以前、キム・グミの短編集『あまりにも真昼の恋愛』を読んだときに、いくつかの短編は「ホラーだ!」って思ったのですが、このカン・ファギル『大丈夫な人』はほぼ完全にホラーですね。
ただ、ホラーと言っても血しぶきが飛ぶようなホラーではありません。ここで描かれているのはじわじわと精神的に追い詰められていく怖さです。
冒頭に置かれた「湖―別の人」と、表題作でもある「大丈夫な人」に出てくるのは成功していて表面的には優しい男です。
「湖―別の人」では、主人公の亡くなった友人の恋人として、「大丈夫な人」では主人公の婚約者として登場するわけですが、二人ともそのソフトさの裏に暴力への衝動が垣間見えます。そして、こうした男と二人っきりでいる女性の恐怖というものが描かれるわけです。
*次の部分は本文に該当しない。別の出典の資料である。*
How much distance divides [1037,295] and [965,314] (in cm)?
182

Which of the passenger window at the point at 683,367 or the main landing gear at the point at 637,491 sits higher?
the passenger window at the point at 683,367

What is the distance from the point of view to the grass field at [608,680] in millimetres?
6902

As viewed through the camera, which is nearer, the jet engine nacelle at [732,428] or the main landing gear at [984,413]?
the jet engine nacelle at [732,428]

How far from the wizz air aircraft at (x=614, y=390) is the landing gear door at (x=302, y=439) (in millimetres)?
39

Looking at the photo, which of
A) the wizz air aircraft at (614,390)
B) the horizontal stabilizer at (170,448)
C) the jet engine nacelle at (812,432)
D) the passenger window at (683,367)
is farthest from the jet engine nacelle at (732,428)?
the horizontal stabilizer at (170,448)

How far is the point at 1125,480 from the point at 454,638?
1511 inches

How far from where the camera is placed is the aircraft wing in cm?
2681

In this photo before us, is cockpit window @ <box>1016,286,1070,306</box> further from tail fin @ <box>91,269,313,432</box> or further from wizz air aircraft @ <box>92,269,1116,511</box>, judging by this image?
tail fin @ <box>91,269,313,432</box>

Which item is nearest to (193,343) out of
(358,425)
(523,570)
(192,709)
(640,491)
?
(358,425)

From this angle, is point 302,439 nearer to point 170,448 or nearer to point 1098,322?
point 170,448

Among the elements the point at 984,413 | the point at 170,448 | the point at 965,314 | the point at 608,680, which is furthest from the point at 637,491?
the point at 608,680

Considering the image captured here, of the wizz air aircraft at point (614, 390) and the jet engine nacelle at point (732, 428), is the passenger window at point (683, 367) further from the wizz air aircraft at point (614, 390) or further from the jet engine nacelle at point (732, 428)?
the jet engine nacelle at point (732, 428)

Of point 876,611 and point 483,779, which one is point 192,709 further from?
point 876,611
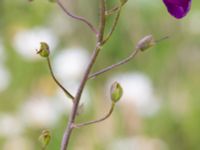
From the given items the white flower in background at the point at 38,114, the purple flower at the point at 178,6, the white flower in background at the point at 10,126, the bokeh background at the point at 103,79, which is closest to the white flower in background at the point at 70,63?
the bokeh background at the point at 103,79

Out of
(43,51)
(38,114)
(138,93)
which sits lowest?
(138,93)

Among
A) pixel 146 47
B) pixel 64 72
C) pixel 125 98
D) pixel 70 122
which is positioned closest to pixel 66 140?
pixel 70 122

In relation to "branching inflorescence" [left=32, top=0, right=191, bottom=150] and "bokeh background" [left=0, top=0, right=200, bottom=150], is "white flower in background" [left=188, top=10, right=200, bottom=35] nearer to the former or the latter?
"bokeh background" [left=0, top=0, right=200, bottom=150]

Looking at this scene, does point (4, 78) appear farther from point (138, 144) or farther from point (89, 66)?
point (89, 66)

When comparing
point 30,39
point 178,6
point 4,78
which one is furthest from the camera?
point 30,39

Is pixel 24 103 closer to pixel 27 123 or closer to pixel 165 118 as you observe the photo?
pixel 27 123

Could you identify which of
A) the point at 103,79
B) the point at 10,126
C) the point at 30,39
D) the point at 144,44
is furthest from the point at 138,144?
the point at 144,44
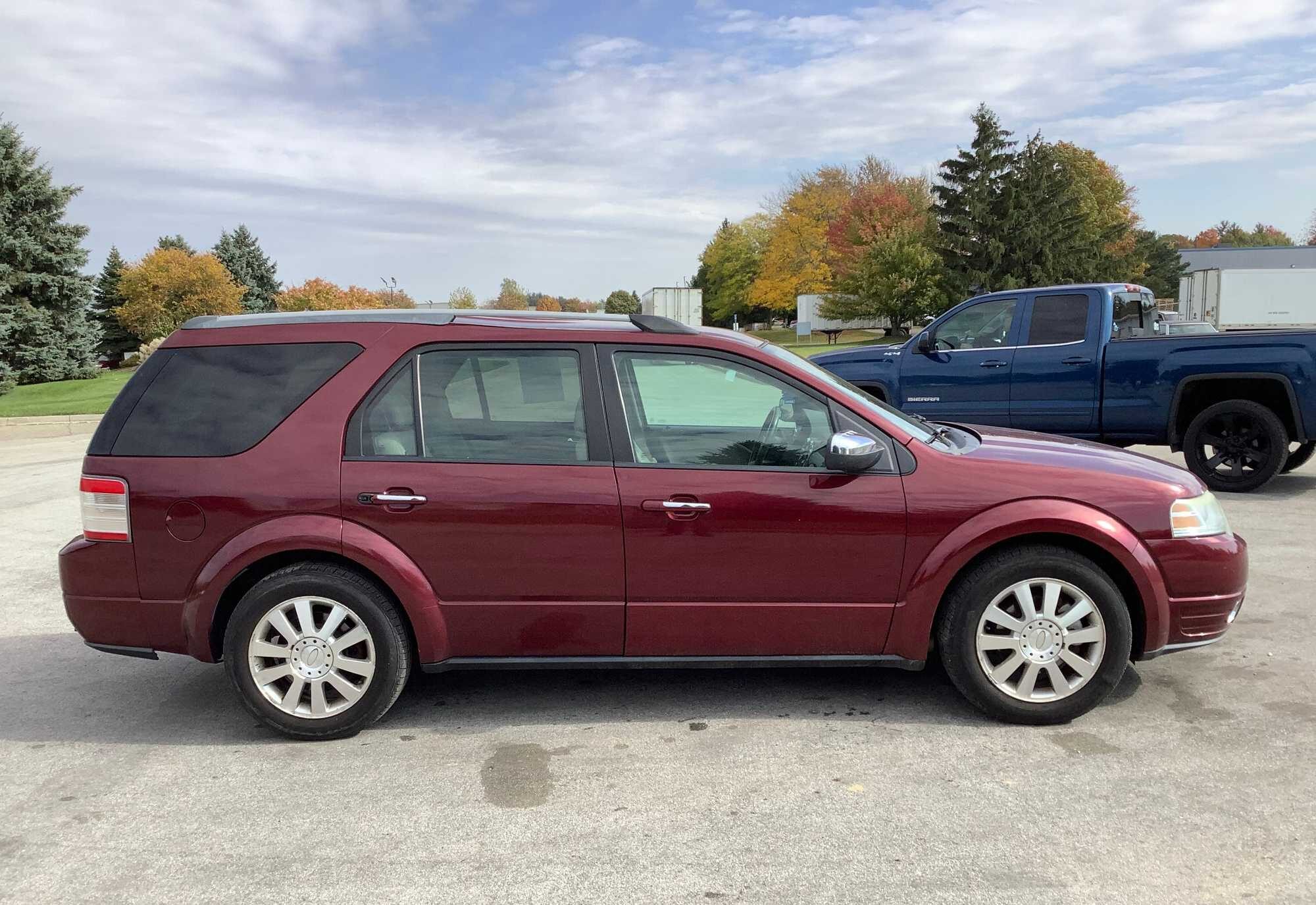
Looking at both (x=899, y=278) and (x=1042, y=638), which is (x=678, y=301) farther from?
(x=1042, y=638)

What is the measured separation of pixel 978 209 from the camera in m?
50.4

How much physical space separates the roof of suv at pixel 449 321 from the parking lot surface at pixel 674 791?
110 cm

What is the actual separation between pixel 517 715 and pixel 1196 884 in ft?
8.32

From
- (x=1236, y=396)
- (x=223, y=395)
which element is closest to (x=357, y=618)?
(x=223, y=395)

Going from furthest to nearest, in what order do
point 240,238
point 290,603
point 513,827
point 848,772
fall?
point 240,238 → point 290,603 → point 848,772 → point 513,827

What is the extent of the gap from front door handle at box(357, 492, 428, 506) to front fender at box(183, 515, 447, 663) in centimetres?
11

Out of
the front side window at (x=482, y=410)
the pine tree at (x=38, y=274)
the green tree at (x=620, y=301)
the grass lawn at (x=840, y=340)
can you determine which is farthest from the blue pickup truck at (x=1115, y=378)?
the green tree at (x=620, y=301)

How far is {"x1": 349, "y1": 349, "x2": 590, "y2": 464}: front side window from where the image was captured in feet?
12.8

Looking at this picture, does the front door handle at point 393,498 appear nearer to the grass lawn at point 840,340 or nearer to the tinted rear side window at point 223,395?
the tinted rear side window at point 223,395

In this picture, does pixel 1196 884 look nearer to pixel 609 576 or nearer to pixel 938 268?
pixel 609 576

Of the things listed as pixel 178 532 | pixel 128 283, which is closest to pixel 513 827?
pixel 178 532

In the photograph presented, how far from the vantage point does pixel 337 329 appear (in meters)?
4.04

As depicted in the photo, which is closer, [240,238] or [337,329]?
[337,329]

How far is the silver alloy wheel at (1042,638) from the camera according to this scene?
12.5ft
女性の日常は、何らかの突発的な出来事で「ホラー」になってしまうかもしれないという感覚がここにはあります。
「虫たち」では、男は出てきませんが、ここではルームシェアをすることになった3人の女性の関係が不穏になっていくさまが描かれています。そして部屋に大量発生する白い虫。ゾワゾワする話です。
この大量の白い虫については「雪だるま」でも出てきます。
「グル・マリクが記憶していることは」は、韓国に働きに来ていたインド人のグル・マリクが残した遺品を受け取りに元恋人同士の2人がソウルの街をさまようという話。
カースト制度があって努力が報われないインドの社会と現在の韓国社会を重ね合わせるような内容になっています。
「手」は、夫が仕事で海外赴任に行ってしまったために、地方にある夫の実家に身を寄せて小さな娘を育てしながら教師をしている「私」が主人公。村にいるヨンジャ婆をめぐる奇妙なうわさ、7人しかいない児童の中で起こっているいじめ。さまざまなものが「私」を次第に追い詰めていきます。
日本にもある土俗的な匂いが漂う「ホラー」と言えるでしょう。
ハン・ガンとかパク・ソルメのような凄みは感じませんでしたが、どれも良くできた短編でしたし、現実のすぐ側にある上手く描いています。